=== MATERIAL SHOWN ===

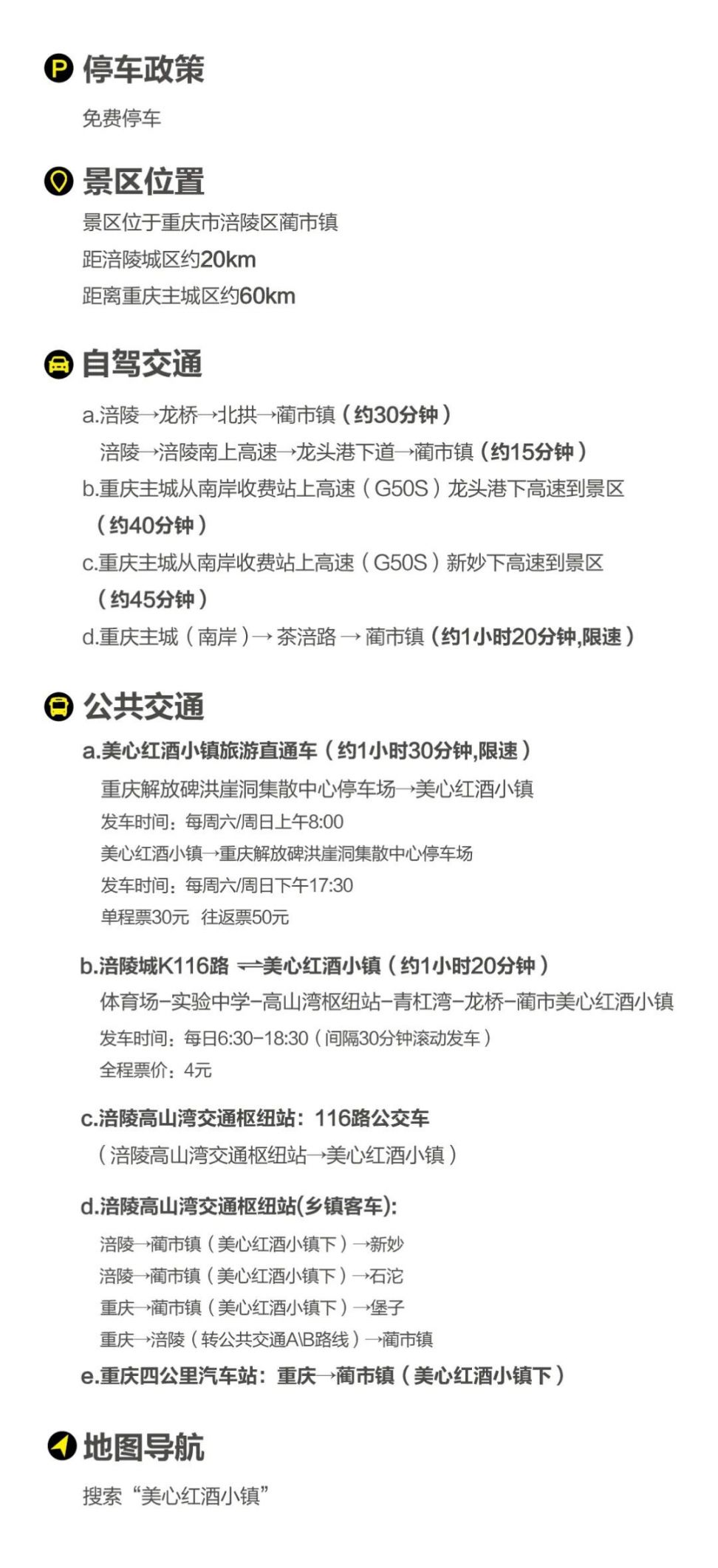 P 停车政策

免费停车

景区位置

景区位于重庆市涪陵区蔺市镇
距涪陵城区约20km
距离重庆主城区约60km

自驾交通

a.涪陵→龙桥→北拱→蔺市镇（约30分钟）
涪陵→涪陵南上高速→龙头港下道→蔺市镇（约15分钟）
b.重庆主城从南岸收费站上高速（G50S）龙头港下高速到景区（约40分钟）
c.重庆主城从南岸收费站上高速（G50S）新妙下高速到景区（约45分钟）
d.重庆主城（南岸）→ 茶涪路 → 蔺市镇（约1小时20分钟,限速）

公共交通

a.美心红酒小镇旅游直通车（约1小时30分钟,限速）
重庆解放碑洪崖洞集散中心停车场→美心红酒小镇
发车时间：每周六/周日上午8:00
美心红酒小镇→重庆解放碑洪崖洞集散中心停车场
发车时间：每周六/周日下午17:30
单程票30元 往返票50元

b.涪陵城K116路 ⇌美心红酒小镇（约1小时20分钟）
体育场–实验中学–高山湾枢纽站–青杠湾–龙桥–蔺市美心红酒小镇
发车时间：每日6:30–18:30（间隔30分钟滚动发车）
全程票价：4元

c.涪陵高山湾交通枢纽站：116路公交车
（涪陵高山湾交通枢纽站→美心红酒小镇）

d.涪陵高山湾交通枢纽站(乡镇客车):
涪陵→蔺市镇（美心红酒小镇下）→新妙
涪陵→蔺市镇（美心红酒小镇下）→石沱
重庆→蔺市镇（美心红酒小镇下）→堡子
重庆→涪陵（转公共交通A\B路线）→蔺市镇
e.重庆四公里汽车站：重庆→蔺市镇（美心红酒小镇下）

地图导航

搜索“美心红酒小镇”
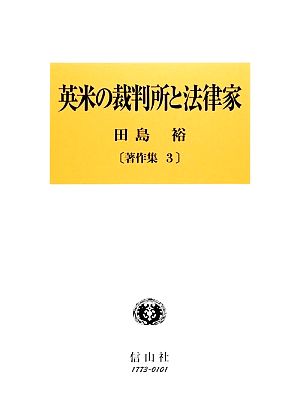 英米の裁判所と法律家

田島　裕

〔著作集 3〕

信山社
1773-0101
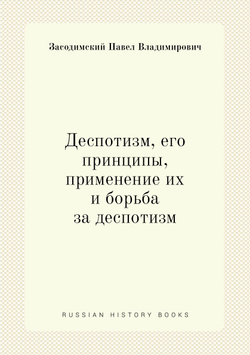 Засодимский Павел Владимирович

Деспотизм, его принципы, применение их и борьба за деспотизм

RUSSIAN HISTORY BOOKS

===

◆ REQUIRED WORK ◆
Everything from the line with "e.重庆四公里汽车站：重庆→蔺市镇（美心红酒小镇下）" through the final line of the records above should be written out exactly, minus the pictures.

◆ SOLUTION TO THIS PROBLEM ◆
e.重庆四公里汽车站：重庆→蔺市镇（美心红酒小镇下）

地图导航

搜索“美心红酒小镇”
 英米の裁判所と法律家

田島　裕

〔著作集 3〕

信山社
1773-0101
 Засодимский Павел Владимирович

Деспотизм, его принципы, применение их и борьба за деспотизм

RUSSIAN HISTORY BOOKS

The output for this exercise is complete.